# Idea:

## Using an XGBoost Model

1.   Start by collecting a dataset of labeled images, where the label is the 
direction of the gaze.

2.   Extract the features (e.g. pupil_sizes, eye_corners, eyebrow_contours, faces, and eye positions) from each image with OpenCV and use them as input to the XGBoost model.

3. Train the XGBoost model on the labeled data, using the extracted features as input and the gaze direction as the output label.

4. Use the feature importance analysis in XGBoost along with SHAP to identify which features are most important for the prediction, so that we know which features the model is using to make its decisions.

(Justification: Since XGBoost is a powerful and efficient machine learning model that is often used for classification and is particularly effective at handling structured data, providing excellent accuracy and interpretability.)

---


## Input:
- pupil_sizes, eye_corners, eyebrow_contours, faces, and eye positions

(**Justification** for each input feature is explained in each section later) 

## Output:
- 1 out of the 9 Eye-gazing directions (Up, down, left, right, etc)

(**Justification**: Predefining 9 eye gazing directions allows the classification problem to be simplified and reduces the number of classes that the model has to distinguish between. This makes it easier to train the model and achieve a high accuracy. Additionally, it may be more interpretable to humans to see the prediction as one of 9 distinct classes rather than as a set of coordinates.

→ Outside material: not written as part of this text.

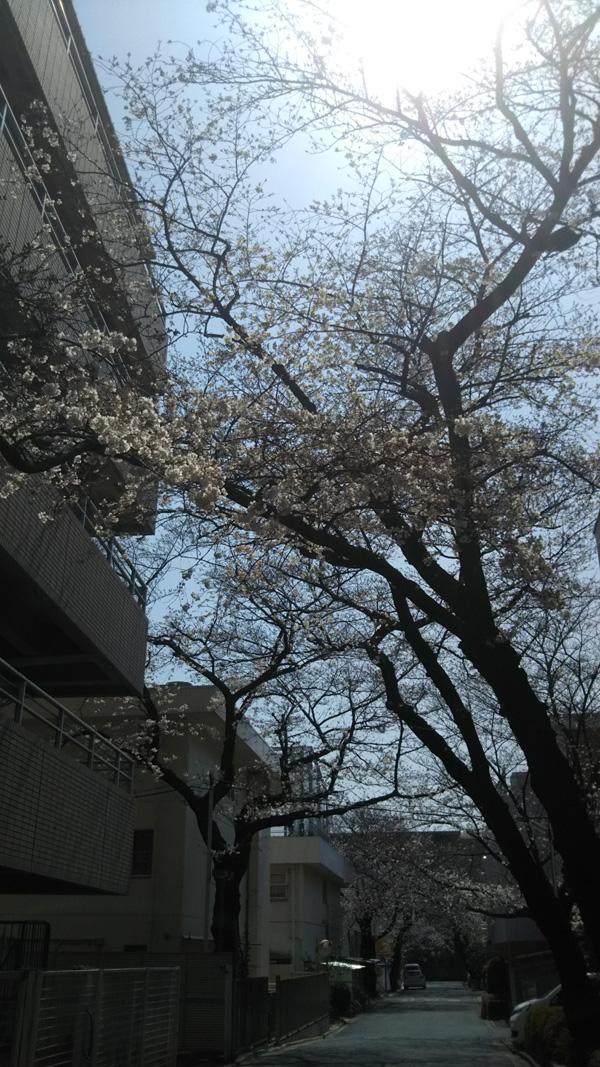 愛隣会の桜は4分咲です!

However, using a continuous set of coordinates could be useful if the problem requires more precision or if the classification categories are not clearly defined)


---




# Procedures:


1.   Locate and extract faces in the image
2.   Extract eyes and eyebrows from the faces detected
3.   Extract eye corners from the eyes
4.   Extract pupil size from the eyes
5.   Combine all the information we have into a feature matrix
6.   Perform data preprocessing
7.   Train the model
8.   Identify and understand how each feature contributes



## Downloading Data, Importing Libraries and Defining Variables

In [94]:
!pip install shap

import cv2
import numpy as np
from google.colab.patches import cv2_imshow
import xgboost as xgb
from sklearn.model_selection import train_test_split
from sklearn.metrics import accuracy_score
from sklearn.preprocessing import StandardScaler
import shap

!wget "https://github.com/opencv/opencv/raw/master/data/haarcascades/haarcascade_frontalface_default.xml"
!wget "https://github.com/opencv/opencv/raw/master/data/haarcascades/haarcascade_eye.xml"
!wget "https://github.com/npinto/opencv/raw/master/data/haarcascades/haarcascade_mcs_eyepair_big.xml"

prefix = "MPIIGaze/"
file_path = "test.jpg"

face_cascade = cv2.CascadeClassifier('haarcascade_frontalface_default.xml')
eye_cascade = cv2.CascadeClassifier('haarcascade_eye.xml')
eyebrow_cascade = cv2.CascadeClassifier('haarcascade_mcs_eyepair_big.xml')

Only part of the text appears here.